Task instructions – Write out the full listing again, exactly as it stands.
[Information — start]
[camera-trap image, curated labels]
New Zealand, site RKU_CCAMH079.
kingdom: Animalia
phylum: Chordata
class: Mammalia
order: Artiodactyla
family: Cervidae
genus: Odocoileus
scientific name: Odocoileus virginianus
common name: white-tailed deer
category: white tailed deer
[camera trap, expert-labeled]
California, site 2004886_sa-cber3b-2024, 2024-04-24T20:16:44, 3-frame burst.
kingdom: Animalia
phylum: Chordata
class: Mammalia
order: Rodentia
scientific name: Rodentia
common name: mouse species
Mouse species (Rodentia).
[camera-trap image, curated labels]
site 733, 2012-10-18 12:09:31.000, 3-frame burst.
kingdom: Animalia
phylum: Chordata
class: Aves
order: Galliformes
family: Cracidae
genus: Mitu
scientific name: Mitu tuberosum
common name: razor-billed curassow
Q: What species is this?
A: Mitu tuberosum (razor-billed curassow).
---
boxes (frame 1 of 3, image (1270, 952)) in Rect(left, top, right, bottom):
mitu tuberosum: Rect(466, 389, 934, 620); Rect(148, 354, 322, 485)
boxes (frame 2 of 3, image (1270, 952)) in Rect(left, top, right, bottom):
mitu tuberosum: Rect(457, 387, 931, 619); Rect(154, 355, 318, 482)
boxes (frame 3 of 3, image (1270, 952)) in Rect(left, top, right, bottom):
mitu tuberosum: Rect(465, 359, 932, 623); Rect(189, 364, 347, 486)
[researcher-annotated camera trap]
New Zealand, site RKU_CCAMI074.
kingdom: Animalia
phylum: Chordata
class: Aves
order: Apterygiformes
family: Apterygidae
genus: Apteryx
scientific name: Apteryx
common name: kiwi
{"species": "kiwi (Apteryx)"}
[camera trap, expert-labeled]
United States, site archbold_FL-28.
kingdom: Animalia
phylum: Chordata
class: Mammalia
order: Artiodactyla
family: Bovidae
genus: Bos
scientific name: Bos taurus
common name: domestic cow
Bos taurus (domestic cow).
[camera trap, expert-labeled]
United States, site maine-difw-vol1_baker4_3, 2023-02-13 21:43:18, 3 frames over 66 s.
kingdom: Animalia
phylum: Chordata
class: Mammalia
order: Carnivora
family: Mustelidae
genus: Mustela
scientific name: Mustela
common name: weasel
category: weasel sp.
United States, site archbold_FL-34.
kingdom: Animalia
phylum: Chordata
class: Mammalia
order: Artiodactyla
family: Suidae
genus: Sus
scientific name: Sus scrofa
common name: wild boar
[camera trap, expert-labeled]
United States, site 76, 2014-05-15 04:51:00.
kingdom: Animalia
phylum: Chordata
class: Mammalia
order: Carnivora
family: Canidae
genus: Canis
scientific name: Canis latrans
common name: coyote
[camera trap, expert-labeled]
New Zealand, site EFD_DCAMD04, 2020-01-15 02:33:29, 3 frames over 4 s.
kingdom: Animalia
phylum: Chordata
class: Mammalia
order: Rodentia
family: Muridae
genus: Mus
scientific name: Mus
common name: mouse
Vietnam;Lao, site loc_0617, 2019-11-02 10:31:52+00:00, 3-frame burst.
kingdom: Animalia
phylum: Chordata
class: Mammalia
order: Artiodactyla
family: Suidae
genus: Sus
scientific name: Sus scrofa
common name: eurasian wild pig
[Information — finish]
Solution below –
[camera-trap image, curated labels]
New Zealand, site RKU_CCAMH079.
kingdom: Animalia
phylum: Chordata
class: Mammalia
order: Artiodactyla
family: Cervidae
genus: Odocoileus
scientific name: Odocoileus virginianus
common name: white-tailed deer
category: white tailed deer
[camera trap, expert-labeled]
California, site 2004886_sa-cber3b-2024, 2024-04-24T20:16:44, 3-frame burst.
kingdom: Animalia
phylum: Chordata
class: Mammalia
order: Rodentia
scientific name: Rodentia
common name: mouse species
Mouse species (Rodentia).
[camera-trap image, curated labels]
site 733, 2012-10-18 12:09:31.000, 3-frame burst.
kingdom: Animalia
phylum: Chordata
class: Aves
order: Galliformes
family: Cracidae
genus: Mitu
scientific name: Mitu tuberosum
common name: razor-billed curassow
Q: What species is this?
A: Mitu tuberosum (razor-billed curassow).
---
boxes (frame 1 of 3, image (1270, 952)) in Rect(left, top, right, bottom):
mitu tuberosum: Rect(466, 389, 934, 620); Rect(148, 354, 322, 485)
boxes (frame 2 of 3, image (1270, 952)) in Rect(left, top, right, bottom):
mitu tuberosum: Rect(457, 387, 931, 619); Rect(154, 355, 318, 482)
boxes (frame 3 of 3, image (1270, 952)) in Rect(left, top, right, bottom):
mitu tuberosum: Rect(465, 359, 932, 623); Rect(189, 364, 347, 486)
[researcher-annotated camera trap]
New Zealand, site RKU_CCAMI074.
kingdom: Animalia
phylum: Chordata
class: Aves
order: Apterygiformes
family: Apterygidae
genus: Apteryx
scientific name: Apteryx
common name: kiwi
{"species": "kiwi (Apteryx)"}
[camera trap, expert-labeled]
United States, site archbold_FL-28.
kingdom: Animalia
phylum: Chordata
class: Mammalia
order: Artiodactyla
family: Bovidae
genus: Bos
scientific name: Bos taurus
common name: domestic cow
Bos taurus (domestic cow).
[camera trap, expert-labeled]
United States, site maine-difw-vol1_baker4_3, 2023-02-13 21:43:18, 3 frames over 66 s.
kingdom: Animalia
phylum: Chordata
class: Mammalia
order: Carnivora
family: Mustelidae
genus: Mustela
scientific name: Mustela
common name: weasel
category: weasel sp.
United States, site archbold_FL-34.
kingdom: Animalia
phylum: Chordata
class: Mammalia
order: Artiodactyla
family: Suidae
genus: Sus
scientific name: Sus scrofa
common name: wild boar
[camera trap, expert-labeled]
United States, site 76, 2014-05-15 04:51:00.
kingdom: Animalia
phylum: Chordata
class: Mammalia
order: Carnivora
family: Canidae
genus: Canis
scientific name: Canis latrans
common name: coyote
[camera trap, expert-labeled]
New Zealand, site EFD_DCAMD04, 2020-01-15 02:33:29, 3 frames over 4 s.
kingdom: Animalia
phylum: Chordata
class: Mammalia
order: Rodentia
family: Muridae
genus: Mus
scientific name: Mus
common name: mouse
Vietnam;Lao, site loc_0617, 2019-11-02 10:31:52+00:00, 3-frame burst.
kingdom: Animalia
phylum: Chordata
class: Mammalia
order: Artiodactyla
family: Suidae
genus: Sus
scientific name: Sus scrofa
common name: eurasian wild pig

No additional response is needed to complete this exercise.